For anyone who has been on the fence about a stuffer, this is a great price for the occasional sausage maker who cannot justify the cost of the bigger more expensive models.  And if you are still using the grinder to stuff, please get one of these.  The difference between a stuffer and using the grinder is night and day.

*Use coupon code GMT5 for an extra $5 off plus free shipping! That code is good for $5 off of $50 and a final price of $54.99,* use code OFFERS10 for $10 off $100. Great buy for sure!!

http://www.gandermountain.com/modpe...untain-5-Lb-Vertical-Sausage-Stuffer&i=754202













754202_L1.jpg?interpolation=lanczos-none&downsize=



__ dward51
__ Nov 12, 2015


----------



## pc farmer (Nov 12, 2015)

That is a great price.  I have the one from Northern and no problems in a year.


----------



## daveomak (Nov 13, 2015)

That's a good deal.......   Thumbs Up


----------



## bill ace 350 (Nov 13, 2015)

I've had mine from Gander for 2 years now. No problem with the gears. I did exactly what you recommended and marked the plunger gear, just about a 1/4" from bottoming out. Very good for the price.


----------



## hank2000 (Nov 13, 2015)

I just ordered it on line  it is on back order online but will be in stock soon. Been wanting one but would never pull the trigger. Could not pass this up   Bone I need to know can u get smaller tubes for it. What other brand will work with it


----------



## bmaddox (Nov 13, 2015)

Just texted the wife to see if she can go pick one up today. Thanks for the tip.


----------



## driedstick (Nov 13, 2015)

that is an awesome deal,,,Have one but could always us a back up,,

DS


----------



## mummel (Nov 13, 2015)

Good price for plastic gears, +1.


----------



## jsimpson (Nov 13, 2015)

Thanks for the heads-up. I ordered one this afternoon.

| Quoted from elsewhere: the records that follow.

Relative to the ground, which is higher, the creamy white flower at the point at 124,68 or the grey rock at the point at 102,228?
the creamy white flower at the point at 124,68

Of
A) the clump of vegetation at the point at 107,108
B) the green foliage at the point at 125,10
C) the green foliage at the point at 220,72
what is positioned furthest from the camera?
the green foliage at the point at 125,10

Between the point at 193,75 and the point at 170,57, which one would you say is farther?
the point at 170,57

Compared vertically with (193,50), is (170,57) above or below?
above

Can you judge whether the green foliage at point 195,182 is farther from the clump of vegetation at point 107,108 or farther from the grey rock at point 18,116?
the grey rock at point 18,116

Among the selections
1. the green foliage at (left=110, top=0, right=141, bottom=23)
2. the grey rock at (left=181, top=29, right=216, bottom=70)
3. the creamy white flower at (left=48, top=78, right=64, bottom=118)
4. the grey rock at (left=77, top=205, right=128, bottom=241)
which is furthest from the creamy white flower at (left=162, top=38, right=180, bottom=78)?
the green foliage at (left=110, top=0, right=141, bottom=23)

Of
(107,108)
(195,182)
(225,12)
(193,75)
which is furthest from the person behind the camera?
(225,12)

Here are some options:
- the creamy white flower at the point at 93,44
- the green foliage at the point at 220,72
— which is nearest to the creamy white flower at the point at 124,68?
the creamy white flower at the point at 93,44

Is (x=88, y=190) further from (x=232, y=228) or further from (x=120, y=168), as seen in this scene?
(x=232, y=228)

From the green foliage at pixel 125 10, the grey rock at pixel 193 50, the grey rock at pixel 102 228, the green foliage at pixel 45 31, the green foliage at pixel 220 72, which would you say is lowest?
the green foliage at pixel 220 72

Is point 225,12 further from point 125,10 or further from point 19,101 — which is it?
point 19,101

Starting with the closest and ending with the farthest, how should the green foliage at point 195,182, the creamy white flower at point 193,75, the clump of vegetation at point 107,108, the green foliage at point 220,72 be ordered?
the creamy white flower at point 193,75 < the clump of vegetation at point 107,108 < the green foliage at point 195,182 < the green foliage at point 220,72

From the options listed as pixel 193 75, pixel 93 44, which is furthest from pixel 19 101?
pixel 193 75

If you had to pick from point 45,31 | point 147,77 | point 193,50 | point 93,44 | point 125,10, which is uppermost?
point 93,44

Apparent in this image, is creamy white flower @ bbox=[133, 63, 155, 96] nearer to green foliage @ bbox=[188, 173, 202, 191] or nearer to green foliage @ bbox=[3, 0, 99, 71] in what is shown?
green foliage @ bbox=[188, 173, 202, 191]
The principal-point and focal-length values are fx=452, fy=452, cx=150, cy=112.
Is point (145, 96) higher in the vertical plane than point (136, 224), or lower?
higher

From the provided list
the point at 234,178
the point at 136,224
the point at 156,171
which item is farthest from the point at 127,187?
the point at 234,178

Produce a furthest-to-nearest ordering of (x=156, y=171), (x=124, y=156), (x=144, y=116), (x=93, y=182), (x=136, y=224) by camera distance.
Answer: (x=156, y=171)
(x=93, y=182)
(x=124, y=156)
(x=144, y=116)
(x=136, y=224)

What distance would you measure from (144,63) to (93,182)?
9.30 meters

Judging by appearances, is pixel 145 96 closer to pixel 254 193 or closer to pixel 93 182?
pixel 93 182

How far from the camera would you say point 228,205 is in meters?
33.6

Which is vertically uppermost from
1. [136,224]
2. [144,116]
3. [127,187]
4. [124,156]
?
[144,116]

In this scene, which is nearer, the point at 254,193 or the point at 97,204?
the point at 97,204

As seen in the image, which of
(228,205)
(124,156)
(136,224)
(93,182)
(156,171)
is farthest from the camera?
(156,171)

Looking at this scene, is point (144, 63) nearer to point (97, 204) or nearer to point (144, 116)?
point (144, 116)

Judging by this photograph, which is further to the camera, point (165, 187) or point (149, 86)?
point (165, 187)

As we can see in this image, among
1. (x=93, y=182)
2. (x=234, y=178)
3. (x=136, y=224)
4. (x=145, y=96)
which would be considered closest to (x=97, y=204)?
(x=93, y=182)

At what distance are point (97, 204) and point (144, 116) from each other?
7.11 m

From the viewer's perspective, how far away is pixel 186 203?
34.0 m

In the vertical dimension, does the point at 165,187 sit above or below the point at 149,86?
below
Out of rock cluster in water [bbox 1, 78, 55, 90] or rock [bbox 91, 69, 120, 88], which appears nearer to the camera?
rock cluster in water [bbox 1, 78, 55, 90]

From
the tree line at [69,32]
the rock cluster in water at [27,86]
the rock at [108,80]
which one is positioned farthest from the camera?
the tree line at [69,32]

I've only used a grinder for stuffing up to this point, so looking forward to having an actual stuffer to try out.


----------



## daveomak (Nov 13, 2015)

JSimpson said:


> Thanks for the heads-up. I ordered one this afternoon.
> 
> I've only used a grinder for stuffing up to this point, so looking forward to having an actual stuffer to try out.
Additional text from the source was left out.